By Renju Jose
SYDNEY (Reuters) – Australian Prime Minister Anthony Albanese said on Thursday the decision by U.S. President Donald Trump to impose tariffs was “not the act of a friend,” but ruled out placing reciprocal tariffs against the United States.
Trump said he would impose a 10% baseline tariff on all imports and higher duties on some of his country’s biggest trading partners, ratcheting up a trade war he launched on his return to the White House.
“The (Trump) administration’s tariffs have no basis in logic and they go against the basis of our two nations’ partnership. This is not the act of a friend,” Albanese told reporters.
Australia would not impose reciprocal tariffs as this would increase prices for Australian households, he added.
“We will not join a race to the bottom that leads to higher prices and slower growth,” Albanese said.
Australia, a key U.S. security ally in the Indo-Pacific, runs a large trade deficit with the United States, a point repeatedly emphasised by Canberra as it sought a reprieve from Trump’s latest tariffs. Trump had exempted Australia from tariffs during his first presidential term.
The U.S. goods trade surplus with Australia was $17.9 billion in 2024, a 1.6% increase over 2023, data from the office of the U.S. Trade Representative showed. Neither country features in the other’s top 10 trading partners by value.

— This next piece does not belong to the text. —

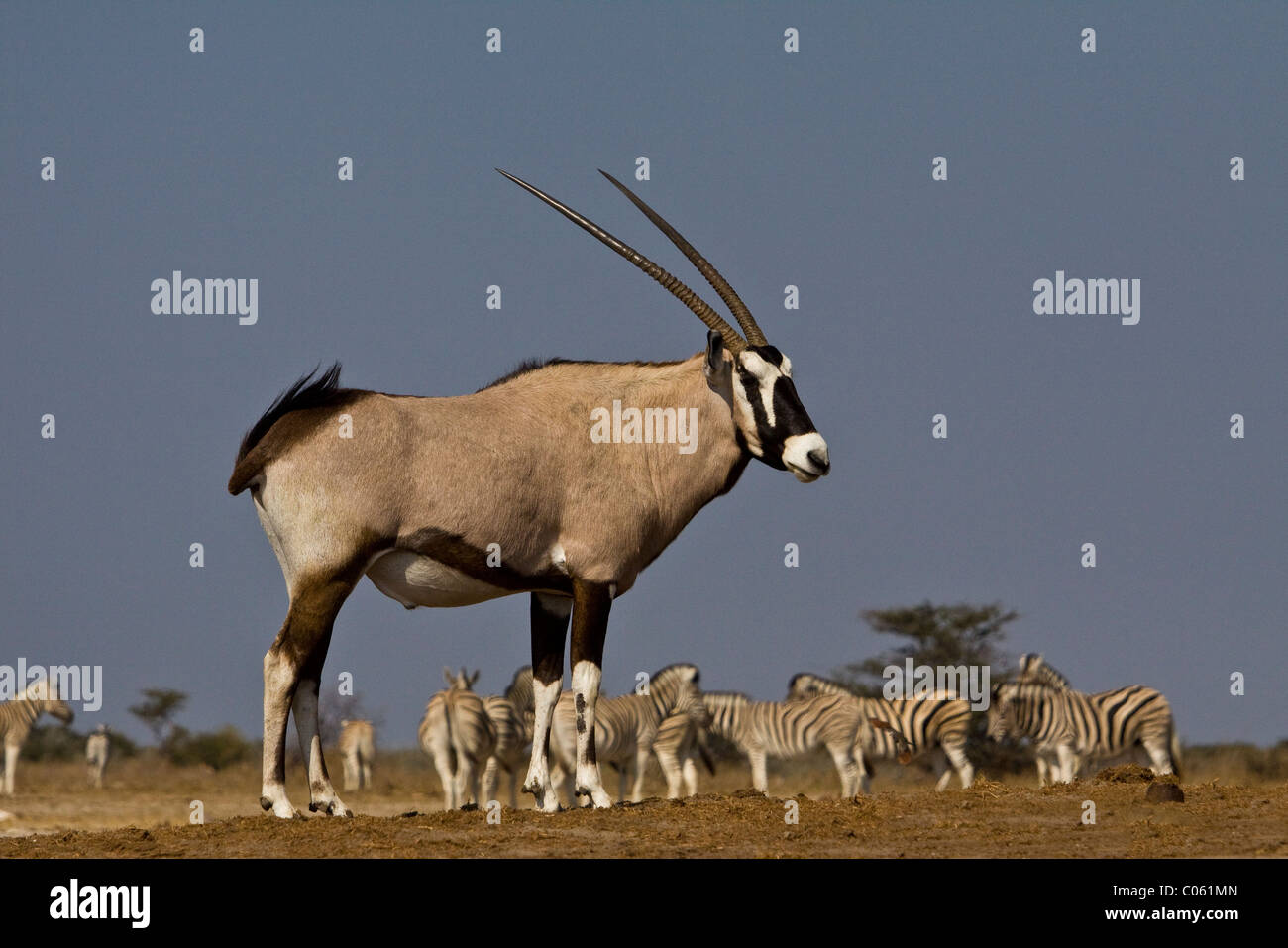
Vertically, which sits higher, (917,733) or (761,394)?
(761,394)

In comments outside the White House, Trump singled out Australian beef, the country’s largest export to the U.S. totalling $4 billion last year, according to United Nations data.
Australia has banned U.S. fresh beef products since 2003 due to the detection of bovine spongiform encephalopathy, otherwise known as mad cow disease, in U.S. cattle. BSE poses a risk to human health and has never been detected in cattle in Australia.
“Australia bans – and they’re wonderful people, and wonderful everything – but they ban American beef. Yet we imported $3 billion of Australian beef from them just last year alone,” Trump said at an event in the White House Rose Garden.
“They won’t take any of our beef. They don’t want it because they don’t want it to affect their farmers and you know, I don’t blame them but we’re doing the same thing right now starting at midnight tonight.”
When asked by a reporter if Trump would ban the entry of Australian beef, Albanese said Trump’s decision was to impose a 10% duty on all goods entering the United States.